**Task instructions:**
Find "Looking at the" in the data below; transcribe the line it appears on and each line after it, exactly, to the end, and nothing else.

**Information supplied:**
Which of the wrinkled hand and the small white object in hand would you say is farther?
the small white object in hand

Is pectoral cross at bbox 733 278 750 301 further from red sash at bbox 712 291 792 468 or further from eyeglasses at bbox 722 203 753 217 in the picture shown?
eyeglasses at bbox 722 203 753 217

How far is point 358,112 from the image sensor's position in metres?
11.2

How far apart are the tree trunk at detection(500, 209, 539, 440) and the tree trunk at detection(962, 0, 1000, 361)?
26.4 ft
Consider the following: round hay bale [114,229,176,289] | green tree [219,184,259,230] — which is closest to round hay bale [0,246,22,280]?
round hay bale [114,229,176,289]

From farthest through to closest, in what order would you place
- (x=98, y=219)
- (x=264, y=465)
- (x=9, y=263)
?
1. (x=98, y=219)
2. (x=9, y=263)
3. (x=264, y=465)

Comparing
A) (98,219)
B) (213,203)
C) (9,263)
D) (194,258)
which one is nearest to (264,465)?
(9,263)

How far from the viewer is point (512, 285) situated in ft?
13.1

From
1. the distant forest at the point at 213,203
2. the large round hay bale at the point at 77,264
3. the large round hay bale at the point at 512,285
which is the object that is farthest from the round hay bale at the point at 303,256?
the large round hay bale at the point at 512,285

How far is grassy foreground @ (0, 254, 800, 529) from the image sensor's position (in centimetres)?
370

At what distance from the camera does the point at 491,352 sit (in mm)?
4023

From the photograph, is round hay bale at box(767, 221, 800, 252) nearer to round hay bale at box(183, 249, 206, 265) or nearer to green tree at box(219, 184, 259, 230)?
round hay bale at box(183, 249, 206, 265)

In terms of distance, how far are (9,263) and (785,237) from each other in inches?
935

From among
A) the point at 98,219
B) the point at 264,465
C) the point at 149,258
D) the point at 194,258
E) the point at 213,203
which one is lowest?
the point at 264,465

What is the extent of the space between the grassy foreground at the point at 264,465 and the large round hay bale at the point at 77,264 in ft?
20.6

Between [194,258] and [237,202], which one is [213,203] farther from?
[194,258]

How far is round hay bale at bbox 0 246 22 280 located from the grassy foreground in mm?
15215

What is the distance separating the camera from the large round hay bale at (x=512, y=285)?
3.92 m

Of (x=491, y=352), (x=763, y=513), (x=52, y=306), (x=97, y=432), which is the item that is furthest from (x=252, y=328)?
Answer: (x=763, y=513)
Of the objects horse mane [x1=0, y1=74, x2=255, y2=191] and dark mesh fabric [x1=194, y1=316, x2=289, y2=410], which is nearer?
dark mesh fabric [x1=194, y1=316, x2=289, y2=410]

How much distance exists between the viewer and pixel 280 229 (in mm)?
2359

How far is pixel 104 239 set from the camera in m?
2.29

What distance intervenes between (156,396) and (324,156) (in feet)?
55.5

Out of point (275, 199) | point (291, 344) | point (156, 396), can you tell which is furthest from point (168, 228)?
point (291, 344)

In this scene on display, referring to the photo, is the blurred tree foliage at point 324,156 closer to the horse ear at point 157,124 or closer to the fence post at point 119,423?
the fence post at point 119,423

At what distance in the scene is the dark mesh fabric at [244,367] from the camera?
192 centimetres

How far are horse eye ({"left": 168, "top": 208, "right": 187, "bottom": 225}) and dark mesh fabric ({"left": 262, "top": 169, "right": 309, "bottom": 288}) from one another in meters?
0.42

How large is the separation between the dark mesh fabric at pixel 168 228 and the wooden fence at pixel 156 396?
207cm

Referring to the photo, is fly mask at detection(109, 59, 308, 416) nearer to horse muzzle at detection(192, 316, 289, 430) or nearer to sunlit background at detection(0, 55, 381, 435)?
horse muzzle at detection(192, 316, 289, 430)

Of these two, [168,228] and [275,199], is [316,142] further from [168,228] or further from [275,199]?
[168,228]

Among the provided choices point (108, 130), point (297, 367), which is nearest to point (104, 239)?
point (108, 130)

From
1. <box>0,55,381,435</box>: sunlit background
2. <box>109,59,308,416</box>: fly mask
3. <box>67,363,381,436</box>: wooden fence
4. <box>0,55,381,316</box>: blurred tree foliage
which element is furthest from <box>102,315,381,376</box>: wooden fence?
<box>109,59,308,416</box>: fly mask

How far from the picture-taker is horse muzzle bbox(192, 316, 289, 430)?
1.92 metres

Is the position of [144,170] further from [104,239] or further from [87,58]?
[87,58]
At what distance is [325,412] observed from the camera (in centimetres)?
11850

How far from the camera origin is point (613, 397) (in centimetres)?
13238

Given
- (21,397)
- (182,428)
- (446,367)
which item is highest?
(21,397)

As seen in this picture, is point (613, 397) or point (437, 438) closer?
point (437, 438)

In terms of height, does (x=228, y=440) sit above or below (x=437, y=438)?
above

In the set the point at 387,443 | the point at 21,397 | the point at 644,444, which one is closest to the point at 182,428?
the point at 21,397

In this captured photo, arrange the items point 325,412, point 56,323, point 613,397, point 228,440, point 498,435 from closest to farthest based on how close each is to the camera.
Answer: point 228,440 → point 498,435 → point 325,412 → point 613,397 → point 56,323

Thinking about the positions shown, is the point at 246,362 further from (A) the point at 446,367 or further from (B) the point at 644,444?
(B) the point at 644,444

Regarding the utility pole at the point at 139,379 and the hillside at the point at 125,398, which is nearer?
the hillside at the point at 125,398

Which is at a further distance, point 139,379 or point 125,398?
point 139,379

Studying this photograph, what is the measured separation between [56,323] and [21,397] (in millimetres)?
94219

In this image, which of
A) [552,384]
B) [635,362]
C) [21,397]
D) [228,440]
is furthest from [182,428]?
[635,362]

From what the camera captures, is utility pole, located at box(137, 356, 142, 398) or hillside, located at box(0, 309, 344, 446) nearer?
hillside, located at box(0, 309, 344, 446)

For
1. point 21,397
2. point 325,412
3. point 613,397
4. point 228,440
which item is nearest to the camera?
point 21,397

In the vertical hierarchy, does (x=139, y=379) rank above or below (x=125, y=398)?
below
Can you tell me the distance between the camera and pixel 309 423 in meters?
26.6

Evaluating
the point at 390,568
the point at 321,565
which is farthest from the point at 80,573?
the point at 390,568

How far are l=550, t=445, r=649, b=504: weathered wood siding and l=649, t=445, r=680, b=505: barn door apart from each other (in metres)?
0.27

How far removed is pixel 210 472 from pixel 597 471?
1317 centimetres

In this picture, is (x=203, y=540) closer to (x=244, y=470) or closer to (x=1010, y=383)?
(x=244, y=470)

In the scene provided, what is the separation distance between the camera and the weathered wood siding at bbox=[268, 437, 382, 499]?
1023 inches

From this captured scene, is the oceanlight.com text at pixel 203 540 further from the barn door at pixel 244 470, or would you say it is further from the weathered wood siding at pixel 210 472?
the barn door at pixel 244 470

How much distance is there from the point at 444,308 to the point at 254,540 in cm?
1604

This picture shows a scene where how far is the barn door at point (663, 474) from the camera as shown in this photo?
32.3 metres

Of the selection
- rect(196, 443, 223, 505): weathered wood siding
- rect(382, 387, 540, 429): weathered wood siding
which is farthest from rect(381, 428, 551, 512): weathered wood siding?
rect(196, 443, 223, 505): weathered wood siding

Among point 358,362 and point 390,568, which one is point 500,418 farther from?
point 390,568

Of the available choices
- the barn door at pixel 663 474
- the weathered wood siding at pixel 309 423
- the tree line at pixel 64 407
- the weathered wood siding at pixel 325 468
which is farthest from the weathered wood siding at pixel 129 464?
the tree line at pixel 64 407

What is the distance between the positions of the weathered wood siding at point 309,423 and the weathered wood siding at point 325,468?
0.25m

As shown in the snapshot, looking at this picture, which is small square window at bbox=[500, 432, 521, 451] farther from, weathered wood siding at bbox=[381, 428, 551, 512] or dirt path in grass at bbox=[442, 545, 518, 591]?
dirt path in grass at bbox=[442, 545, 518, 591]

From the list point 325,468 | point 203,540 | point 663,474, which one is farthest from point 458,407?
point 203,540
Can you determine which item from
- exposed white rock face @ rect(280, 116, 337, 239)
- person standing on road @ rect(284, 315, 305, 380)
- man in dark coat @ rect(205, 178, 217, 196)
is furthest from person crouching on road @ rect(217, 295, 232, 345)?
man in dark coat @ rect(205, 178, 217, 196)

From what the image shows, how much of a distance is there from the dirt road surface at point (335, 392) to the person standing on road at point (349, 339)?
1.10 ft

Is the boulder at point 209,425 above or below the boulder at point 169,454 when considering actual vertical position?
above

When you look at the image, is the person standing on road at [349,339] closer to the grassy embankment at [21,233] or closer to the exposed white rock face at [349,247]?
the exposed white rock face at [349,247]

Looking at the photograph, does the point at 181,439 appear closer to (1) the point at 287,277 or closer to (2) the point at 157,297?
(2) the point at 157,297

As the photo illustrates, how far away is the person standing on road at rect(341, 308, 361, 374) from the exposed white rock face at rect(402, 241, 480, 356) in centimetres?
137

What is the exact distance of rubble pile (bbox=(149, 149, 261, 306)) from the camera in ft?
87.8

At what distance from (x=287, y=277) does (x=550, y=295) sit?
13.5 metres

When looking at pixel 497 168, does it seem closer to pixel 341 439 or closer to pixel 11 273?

**Worked solution:**
Looking at the photograph, does the point at 181,439 appear closer to (1) the point at 287,277 or closer to (2) the point at 157,297?
(2) the point at 157,297

As the photo illustrates, how far away is the person standing on road at rect(341, 308, 361, 374) from the exposed white rock face at rect(402, 241, 480, 356) in centimetres?
137

What is the exact distance of rubble pile (bbox=(149, 149, 261, 306)) from the camera in ft?
87.8

At what distance from (x=287, y=277) does (x=550, y=295) sit?
13.5 metres

When looking at pixel 497 168, does it seem closer to pixel 341 439 or closer to pixel 11 273?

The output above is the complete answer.